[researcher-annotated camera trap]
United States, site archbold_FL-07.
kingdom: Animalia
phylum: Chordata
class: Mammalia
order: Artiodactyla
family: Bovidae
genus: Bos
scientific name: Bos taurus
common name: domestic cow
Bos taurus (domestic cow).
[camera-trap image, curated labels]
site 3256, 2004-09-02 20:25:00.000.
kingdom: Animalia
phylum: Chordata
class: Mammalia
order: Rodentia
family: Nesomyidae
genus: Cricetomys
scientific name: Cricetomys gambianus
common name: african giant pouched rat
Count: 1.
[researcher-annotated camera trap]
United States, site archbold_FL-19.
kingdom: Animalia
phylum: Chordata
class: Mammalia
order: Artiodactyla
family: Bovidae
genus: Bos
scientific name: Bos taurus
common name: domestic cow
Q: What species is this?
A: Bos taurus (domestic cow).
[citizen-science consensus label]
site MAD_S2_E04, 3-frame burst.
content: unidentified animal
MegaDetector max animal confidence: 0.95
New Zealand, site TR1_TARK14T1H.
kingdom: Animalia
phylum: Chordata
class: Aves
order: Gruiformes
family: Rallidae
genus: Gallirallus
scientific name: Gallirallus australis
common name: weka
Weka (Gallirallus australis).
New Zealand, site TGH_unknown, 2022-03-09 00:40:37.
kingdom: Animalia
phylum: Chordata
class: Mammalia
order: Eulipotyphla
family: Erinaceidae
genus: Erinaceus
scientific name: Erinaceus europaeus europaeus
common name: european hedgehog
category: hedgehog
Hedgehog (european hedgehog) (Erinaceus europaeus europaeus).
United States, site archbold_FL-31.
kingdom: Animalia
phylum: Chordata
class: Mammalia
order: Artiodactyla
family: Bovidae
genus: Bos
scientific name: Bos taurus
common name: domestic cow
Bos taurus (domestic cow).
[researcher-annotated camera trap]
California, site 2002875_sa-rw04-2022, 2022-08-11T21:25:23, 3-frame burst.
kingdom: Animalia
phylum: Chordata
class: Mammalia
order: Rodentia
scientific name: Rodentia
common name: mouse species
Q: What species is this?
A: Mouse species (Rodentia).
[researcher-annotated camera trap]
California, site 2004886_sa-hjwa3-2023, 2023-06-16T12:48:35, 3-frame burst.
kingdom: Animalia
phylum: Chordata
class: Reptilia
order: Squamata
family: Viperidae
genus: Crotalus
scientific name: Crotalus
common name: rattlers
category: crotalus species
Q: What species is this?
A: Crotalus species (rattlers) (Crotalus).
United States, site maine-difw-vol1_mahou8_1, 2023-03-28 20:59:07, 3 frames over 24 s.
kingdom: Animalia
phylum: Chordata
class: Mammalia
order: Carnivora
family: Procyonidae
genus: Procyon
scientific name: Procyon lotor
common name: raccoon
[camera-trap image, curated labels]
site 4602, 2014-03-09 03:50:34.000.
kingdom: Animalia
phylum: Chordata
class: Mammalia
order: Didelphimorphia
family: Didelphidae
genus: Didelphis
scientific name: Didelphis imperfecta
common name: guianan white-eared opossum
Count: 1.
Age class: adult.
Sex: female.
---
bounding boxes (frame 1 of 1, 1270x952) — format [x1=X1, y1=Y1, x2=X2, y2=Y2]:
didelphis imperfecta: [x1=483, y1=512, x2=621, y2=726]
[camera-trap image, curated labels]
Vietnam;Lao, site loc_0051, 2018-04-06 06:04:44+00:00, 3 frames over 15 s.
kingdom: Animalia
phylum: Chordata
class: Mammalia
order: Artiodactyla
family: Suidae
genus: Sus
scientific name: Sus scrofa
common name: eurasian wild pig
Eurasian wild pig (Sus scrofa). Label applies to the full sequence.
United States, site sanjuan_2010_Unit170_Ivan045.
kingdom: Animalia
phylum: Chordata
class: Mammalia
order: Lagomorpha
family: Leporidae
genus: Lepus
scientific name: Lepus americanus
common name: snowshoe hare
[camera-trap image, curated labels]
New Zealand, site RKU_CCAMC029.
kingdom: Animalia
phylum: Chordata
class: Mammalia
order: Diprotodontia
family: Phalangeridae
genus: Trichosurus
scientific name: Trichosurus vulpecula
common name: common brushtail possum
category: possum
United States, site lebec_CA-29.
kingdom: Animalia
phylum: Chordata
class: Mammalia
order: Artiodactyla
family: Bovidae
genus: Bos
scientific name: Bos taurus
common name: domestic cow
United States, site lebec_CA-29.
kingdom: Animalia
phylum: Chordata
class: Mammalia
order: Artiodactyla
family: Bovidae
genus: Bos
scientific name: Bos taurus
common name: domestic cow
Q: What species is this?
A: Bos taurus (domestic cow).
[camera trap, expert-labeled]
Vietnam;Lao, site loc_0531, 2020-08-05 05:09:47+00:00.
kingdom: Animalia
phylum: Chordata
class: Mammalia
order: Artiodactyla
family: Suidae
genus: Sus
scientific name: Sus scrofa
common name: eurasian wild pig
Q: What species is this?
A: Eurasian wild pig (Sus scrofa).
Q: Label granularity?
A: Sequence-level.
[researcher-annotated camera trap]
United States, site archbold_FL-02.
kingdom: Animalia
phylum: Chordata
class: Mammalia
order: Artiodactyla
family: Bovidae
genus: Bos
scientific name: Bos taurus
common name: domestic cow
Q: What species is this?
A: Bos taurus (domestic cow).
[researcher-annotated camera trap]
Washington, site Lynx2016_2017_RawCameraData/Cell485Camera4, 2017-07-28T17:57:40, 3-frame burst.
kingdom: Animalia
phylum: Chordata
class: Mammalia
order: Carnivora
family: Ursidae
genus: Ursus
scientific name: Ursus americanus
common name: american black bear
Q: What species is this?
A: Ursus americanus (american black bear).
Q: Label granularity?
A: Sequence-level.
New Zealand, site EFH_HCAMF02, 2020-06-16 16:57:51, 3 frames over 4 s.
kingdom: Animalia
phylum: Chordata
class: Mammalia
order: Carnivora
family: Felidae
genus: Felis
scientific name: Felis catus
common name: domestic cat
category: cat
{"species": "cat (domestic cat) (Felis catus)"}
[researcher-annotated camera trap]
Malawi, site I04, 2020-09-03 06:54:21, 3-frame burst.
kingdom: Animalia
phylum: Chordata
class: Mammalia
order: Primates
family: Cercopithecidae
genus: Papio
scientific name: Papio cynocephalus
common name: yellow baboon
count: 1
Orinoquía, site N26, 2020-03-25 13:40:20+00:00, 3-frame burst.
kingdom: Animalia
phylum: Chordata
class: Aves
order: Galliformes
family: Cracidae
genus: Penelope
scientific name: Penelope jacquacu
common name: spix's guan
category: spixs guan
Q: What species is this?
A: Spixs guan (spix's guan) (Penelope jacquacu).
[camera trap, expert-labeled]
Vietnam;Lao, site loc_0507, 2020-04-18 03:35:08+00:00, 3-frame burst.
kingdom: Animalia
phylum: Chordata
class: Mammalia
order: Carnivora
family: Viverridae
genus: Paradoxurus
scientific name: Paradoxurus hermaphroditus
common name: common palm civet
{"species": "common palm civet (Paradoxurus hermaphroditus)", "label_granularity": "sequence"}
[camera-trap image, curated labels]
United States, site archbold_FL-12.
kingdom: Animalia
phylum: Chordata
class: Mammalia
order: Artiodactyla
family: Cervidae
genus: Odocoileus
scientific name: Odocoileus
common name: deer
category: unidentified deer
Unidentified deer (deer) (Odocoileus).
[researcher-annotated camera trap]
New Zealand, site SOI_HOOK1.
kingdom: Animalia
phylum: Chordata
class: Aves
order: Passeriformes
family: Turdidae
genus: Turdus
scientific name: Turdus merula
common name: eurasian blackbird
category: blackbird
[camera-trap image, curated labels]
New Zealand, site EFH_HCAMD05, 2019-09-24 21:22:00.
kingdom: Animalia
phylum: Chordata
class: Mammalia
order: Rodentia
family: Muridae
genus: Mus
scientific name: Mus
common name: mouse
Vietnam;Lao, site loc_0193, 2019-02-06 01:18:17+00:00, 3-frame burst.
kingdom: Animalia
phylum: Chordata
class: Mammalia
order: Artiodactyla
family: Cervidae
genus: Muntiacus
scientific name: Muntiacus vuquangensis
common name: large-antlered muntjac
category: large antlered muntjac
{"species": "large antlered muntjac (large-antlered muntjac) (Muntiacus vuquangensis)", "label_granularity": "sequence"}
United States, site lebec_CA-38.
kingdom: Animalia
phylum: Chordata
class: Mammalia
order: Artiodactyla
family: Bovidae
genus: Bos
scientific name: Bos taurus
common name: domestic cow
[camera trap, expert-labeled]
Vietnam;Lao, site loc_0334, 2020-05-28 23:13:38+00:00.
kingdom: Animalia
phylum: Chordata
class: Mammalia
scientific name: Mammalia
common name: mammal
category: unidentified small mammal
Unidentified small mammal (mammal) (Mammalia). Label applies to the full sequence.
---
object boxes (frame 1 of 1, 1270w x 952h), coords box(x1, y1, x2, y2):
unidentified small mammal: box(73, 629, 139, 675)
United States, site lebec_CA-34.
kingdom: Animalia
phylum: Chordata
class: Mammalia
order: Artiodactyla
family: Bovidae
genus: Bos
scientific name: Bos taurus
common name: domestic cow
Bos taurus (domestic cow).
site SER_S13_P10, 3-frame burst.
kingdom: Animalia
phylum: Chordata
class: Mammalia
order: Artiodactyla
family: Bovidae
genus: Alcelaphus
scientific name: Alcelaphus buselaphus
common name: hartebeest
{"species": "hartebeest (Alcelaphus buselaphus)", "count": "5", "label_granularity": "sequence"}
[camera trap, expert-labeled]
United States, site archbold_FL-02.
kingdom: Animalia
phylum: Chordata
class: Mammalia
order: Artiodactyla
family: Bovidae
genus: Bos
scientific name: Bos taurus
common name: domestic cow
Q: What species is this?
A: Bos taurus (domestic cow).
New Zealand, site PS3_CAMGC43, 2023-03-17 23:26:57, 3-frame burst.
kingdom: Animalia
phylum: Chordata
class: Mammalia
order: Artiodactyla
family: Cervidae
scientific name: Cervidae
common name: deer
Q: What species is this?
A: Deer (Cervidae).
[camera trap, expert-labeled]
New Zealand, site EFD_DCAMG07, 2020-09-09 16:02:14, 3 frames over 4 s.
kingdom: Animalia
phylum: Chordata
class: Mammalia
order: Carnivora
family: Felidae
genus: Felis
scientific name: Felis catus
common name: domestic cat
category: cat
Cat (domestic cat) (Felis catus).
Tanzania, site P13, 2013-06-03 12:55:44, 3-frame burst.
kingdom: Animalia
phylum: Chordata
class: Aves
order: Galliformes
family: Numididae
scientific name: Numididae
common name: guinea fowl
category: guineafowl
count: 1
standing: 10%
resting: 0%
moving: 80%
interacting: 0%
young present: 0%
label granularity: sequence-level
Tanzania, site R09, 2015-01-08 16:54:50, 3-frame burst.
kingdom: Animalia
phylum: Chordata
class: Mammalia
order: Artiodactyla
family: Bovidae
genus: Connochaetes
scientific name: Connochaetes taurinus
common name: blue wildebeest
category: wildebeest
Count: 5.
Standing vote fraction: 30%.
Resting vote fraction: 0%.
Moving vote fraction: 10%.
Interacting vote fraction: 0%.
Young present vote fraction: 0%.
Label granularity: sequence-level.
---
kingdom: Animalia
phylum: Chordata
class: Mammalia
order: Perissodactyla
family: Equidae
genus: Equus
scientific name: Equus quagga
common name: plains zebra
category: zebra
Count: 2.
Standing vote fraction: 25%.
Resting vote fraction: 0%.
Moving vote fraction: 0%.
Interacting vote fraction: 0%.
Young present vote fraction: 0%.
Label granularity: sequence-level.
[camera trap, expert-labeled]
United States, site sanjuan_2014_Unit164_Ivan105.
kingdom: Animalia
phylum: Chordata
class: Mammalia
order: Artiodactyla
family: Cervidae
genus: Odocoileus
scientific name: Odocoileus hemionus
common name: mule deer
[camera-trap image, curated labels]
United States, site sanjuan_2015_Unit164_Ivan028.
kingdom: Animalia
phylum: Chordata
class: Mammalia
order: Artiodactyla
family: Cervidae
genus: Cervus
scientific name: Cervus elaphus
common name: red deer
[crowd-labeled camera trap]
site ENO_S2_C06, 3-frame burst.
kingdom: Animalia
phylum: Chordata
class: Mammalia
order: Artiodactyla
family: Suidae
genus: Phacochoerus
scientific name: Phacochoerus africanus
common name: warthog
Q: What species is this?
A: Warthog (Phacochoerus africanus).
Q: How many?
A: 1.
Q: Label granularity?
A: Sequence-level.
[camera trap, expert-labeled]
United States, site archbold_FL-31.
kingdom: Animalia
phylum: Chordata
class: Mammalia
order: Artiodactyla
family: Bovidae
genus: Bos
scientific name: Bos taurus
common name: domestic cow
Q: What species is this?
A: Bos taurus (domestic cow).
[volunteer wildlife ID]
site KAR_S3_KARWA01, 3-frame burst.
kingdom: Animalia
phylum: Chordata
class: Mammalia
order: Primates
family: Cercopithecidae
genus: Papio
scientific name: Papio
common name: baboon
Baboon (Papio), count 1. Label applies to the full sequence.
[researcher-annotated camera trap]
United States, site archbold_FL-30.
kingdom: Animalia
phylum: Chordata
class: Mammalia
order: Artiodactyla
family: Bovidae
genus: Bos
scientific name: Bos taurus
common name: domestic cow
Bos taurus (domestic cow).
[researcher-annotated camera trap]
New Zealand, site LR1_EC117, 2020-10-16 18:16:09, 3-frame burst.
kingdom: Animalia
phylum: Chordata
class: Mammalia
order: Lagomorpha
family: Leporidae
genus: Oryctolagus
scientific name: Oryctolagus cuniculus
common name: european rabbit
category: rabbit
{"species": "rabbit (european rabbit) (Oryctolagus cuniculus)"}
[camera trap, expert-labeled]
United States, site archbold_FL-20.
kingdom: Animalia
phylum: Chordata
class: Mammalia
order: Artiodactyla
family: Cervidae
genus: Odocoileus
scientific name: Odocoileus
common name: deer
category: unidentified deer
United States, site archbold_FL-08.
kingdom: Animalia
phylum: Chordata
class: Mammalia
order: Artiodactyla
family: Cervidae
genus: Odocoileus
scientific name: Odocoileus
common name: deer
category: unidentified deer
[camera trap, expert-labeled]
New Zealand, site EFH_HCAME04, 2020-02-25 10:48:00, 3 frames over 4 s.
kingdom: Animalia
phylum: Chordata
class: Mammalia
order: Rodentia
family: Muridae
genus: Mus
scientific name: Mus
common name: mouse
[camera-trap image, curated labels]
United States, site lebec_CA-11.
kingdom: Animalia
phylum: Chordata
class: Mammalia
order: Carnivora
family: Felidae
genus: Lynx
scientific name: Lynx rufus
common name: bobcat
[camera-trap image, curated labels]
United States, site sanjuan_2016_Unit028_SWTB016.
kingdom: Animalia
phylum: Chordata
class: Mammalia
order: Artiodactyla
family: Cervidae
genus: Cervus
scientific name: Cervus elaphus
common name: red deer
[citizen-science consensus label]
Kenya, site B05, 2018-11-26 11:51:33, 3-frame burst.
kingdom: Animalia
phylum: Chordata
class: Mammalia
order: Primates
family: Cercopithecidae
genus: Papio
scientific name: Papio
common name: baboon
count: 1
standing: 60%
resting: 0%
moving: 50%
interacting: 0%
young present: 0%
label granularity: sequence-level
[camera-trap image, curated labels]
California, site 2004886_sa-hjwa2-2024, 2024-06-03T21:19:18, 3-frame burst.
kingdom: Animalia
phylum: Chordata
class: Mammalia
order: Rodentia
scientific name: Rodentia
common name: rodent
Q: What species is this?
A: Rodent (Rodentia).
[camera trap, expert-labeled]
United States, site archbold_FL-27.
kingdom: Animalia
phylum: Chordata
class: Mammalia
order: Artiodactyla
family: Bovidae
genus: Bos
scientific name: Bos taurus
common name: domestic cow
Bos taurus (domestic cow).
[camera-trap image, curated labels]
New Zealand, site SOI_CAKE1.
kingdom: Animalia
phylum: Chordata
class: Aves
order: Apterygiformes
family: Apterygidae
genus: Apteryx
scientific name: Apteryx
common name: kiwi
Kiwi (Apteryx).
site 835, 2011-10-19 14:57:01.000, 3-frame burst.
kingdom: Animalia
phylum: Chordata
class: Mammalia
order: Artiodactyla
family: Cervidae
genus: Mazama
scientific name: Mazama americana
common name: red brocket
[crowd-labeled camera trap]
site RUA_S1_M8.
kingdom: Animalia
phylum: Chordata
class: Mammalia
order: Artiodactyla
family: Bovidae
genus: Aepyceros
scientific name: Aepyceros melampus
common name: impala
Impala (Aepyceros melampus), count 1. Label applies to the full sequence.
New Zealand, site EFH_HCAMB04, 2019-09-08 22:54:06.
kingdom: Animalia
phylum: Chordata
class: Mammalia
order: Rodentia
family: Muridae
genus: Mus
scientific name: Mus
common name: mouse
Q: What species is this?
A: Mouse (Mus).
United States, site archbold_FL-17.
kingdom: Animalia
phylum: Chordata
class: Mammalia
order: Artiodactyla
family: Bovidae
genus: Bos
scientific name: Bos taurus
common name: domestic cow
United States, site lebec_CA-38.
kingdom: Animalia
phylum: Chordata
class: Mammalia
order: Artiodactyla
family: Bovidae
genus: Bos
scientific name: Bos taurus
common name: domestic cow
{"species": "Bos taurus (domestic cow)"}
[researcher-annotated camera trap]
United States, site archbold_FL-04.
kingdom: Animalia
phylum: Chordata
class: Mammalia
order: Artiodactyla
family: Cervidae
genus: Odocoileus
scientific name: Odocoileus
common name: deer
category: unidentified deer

━━━━━━━━

Exercise aim
Give back every line from the beginning of the records through the line holding "genus: Gallirallus", exactly as it reads, and leave out the rest.

Task output
[researcher-annotated camera trap]
United States, site archbold_FL-07.
kingdom: Animalia
phylum: Chordata
class: Mammalia
order: Artiodactyla
family: Bovidae
genus: Bos
scientific name: Bos taurus
common name: domestic cow
Bos taurus (domestic cow).
[camera-trap image, curated labels]
site 3256, 2004-09-02 20:25:00.000.
kingdom: Animalia
phylum: Chordata
class: Mammalia
order: Rodentia
family: Nesomyidae
genus: Cricetomys
scientific name: Cricetomys gambianus
common name: african giant pouched rat
Count: 1.
[researcher-annotated camera trap]
United States, site archbold_FL-19.
kingdom: Animalia
phylum: Chordata
class: Mammalia
order: Artiodactyla
family: Bovidae
genus: Bos
scientific name: Bos taurus
common name: domestic cow
Q: What species is this?
A: Bos taurus (domestic cow).
[citizen-science consensus label]
site MAD_S2_E04, 3-frame burst.
content: unidentified animal
MegaDetector max animal confidence: 0.95
New Zealand, site TR1_TARK14T1H.
kingdom: Animalia
phylum: Chordata
class: Aves
order: Gruiformes
family: Rallidae
genus: Gallirallus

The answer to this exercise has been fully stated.